透子「あ、あぁれ?! これって同じ意味?」

駆「同じ意味で言ったのかい?」

透子「うぉえ……違うかも」

駆「だったら、それは違う意味なんじゃないか」

……

透子「私は駆くんを見たかった」
駆「俺は透子を見たかった」

透子「だから、見えた?」

駆「それにあの時の花火の音と光が、そうさせたのかも」

透子「すごーい光と音だったもんね」

透子「でもどうして私? 私、冬の花火の時も駆くんに何もしてあげられてない。ただ駆くんの気持ちが少し分かったような気がしただけ

透子「なんにも、なんにもしてあげられていないよ」

駆「それで十分だよ」

透子「それでいいの?」



駆 「この街で君に出会えてよかった」

透子「駆くんがこの街に来てくれてよかった」

 

――グラスリップ最終回13話(二人で一緒にガラス球を投げる前のこと。山の原っぱにて歓談する)

 


駆は透子が自分の気持ちを分かってくれたこと・分かろうとしてくれたことだけで十分だと言います。それだけで彼は嬉しかったんだろうとも私は思うんですね。

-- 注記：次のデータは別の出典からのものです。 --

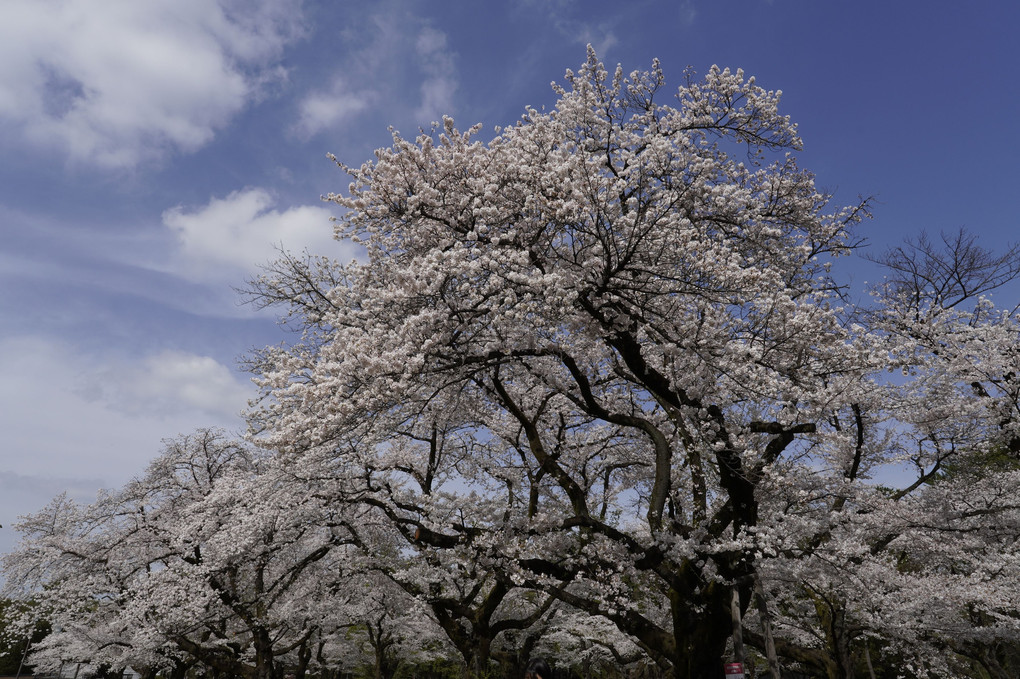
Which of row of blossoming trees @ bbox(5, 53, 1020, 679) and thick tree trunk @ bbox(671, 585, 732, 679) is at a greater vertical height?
row of blossoming trees @ bbox(5, 53, 1020, 679)

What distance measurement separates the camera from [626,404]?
50.7 ft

けれどきっと二人は分かり合えていなかった。だからこそ彼は、この町に留まらず海外へ行ってしまった。

沖倉駆は最初からこの選択を選ぶつもりは無かったと思いますが(母の誘いに乗るか悩んでいたので)、それでも透子にとってこの結末はびっくりしたと思いますし信じられなかったのではないかと考えます。

だって、"唐突な当たり前の孤独" を少なからず二人は理解しあえていたと思っていたのですから。ただそれだけでは沖倉駆の心を深見透子に繋ぎ止めることは出来なかったという事実を行動で突きつけられた結末になってしまった。

 

駆のこころってとんでもなく分かり難いよね。ほんと"他者"って感じするもの。何考えてるか全然分かんない。

それでもきっとあの時、ガラス球を夜空に投げる前、駆が「それで十分だよ」といった言葉は真実であると思うわけです。結局わかりあえなかった二人だけど透子が自分の気持ちをわかろう(見よう)としてくれるだけで十分だったと。

 

そんなことを本作を見て思ったのでした。おわり。